After taking a couple of pictures, it was time to go home. The first route was going to be short, because of the time of day and because two hours later I was going to go for a run. But before finishing the route...
Rear tire puncture. And as is often the case when you go out for a short route, obviously had left without a camera or toolsWhat for? What podia to pass? So back home on your feet. What a premiere...
On Saturday I was able to take a little more than an hour for another start, so I had thought to eliminate the feeling of fiasco of two days ago. I also wanted to take pictures and data from the next device that you will see test soon (the speed and cadence sensor of Wahoo with dual connectivity), so I chose the same route. This time I was not going to make the same mistake of the first time and I took camera, detachable and a CO2 canister that I had stored long ago. I left the hand pump at home, because it is useless to reach the pressure I need.
Same as the first one, punctured on the way back, this time on the front wheel.
But this time I had been carefulI set up my camera, prepared to inflate and when I put in the CO2... nothing, nothing, zero. It was "past"!
Luckily there was no wall nearby, so I didn't have to headbutt against it. Poking twice in a row on starts of less than an hour is quite complicated, but I managed it. Is it a signal to quit cycling? To switch to tubeless tires?

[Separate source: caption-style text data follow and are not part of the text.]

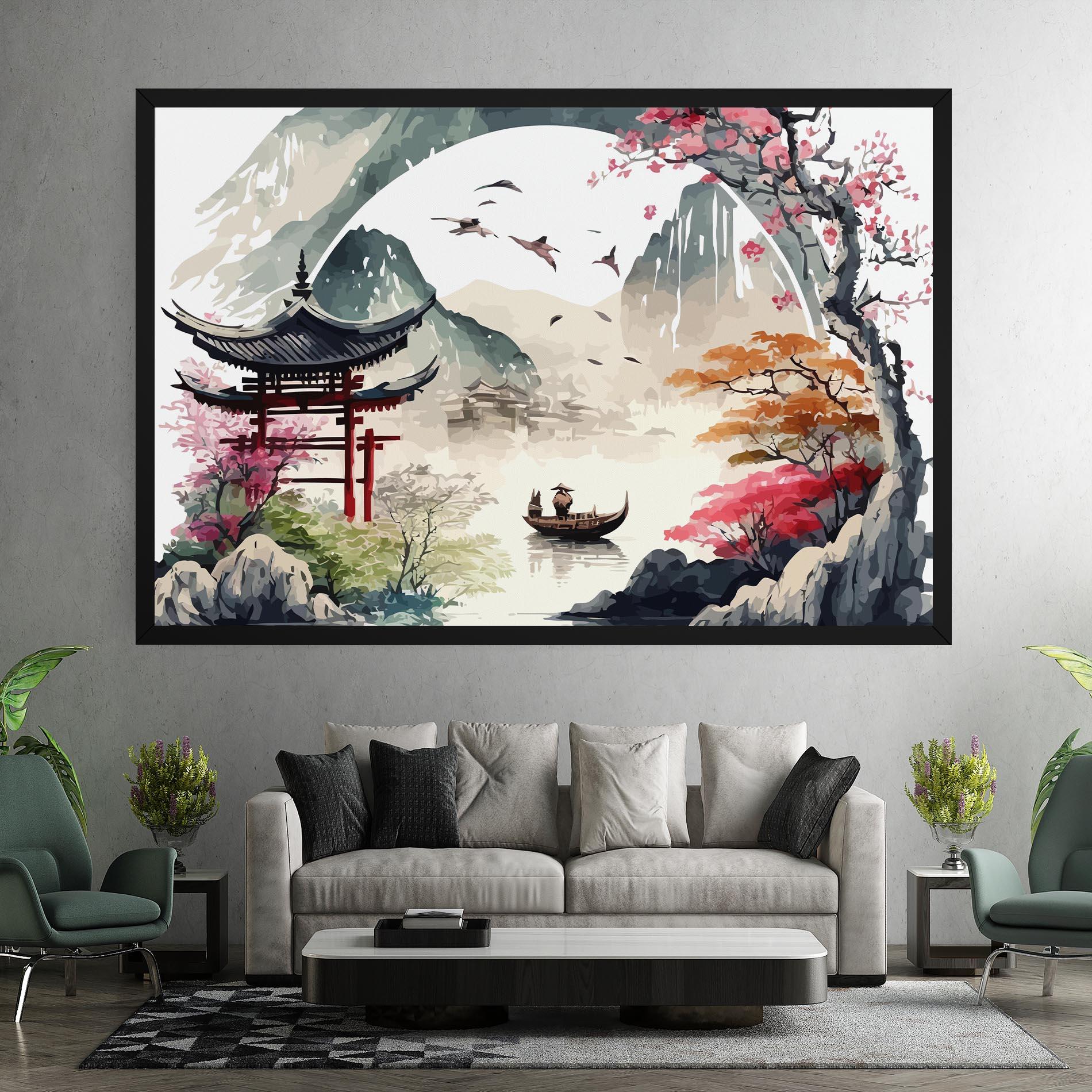 Vászonkép Beautiful Asiatic View mockup 7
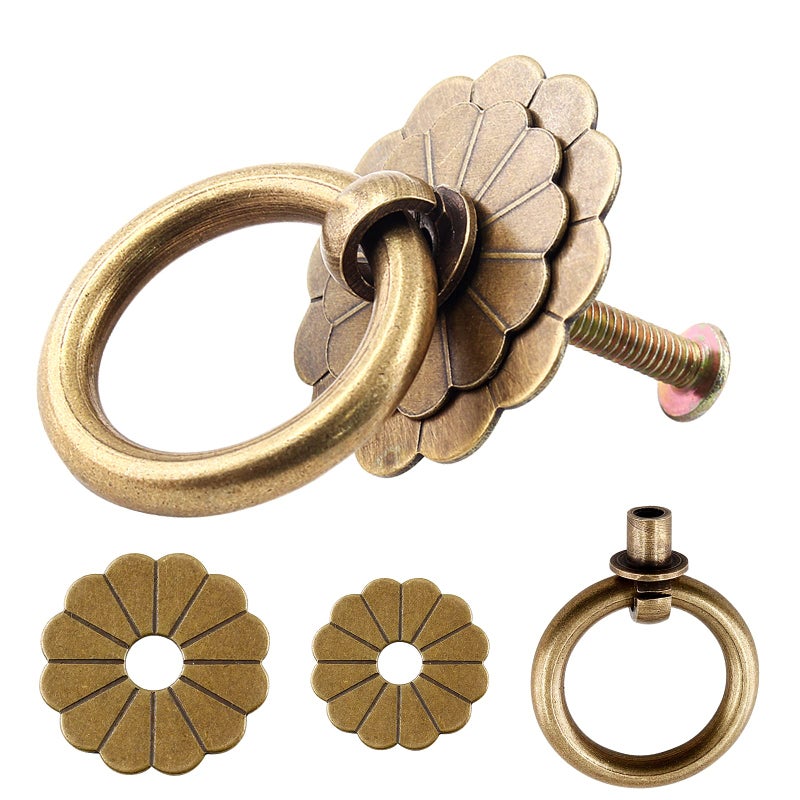 Zorfeter 6Pcs Antique Brass Ring Pulls Vintage Cabinet Small Ring Pulls Knobs Handles for Drawer Closet Cupboard - Image 3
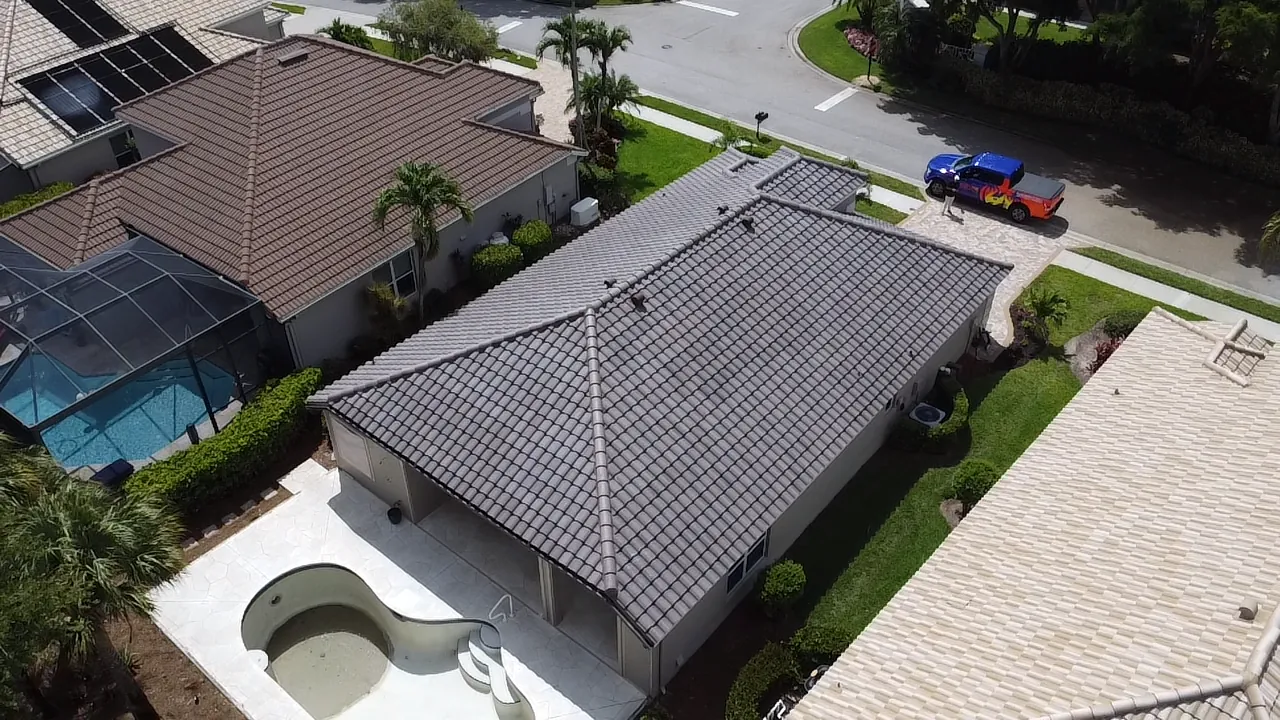 Tile roof replacement Southwest Florida drone view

Anyway, I've already stocked up on enough CO2 to blow a hole in the ozone layer. But I hope I won't have to use it for a long time...
Of course, in both occasions, by the time I managed to get home, it was time to do other things, so there are no more pictures than the ones in the gallery I prepared for you at the end, but soon you will have the chance to see it again, because as I said, the Wahoo Blue SC test is already in the making.
And with that... thanks for reading!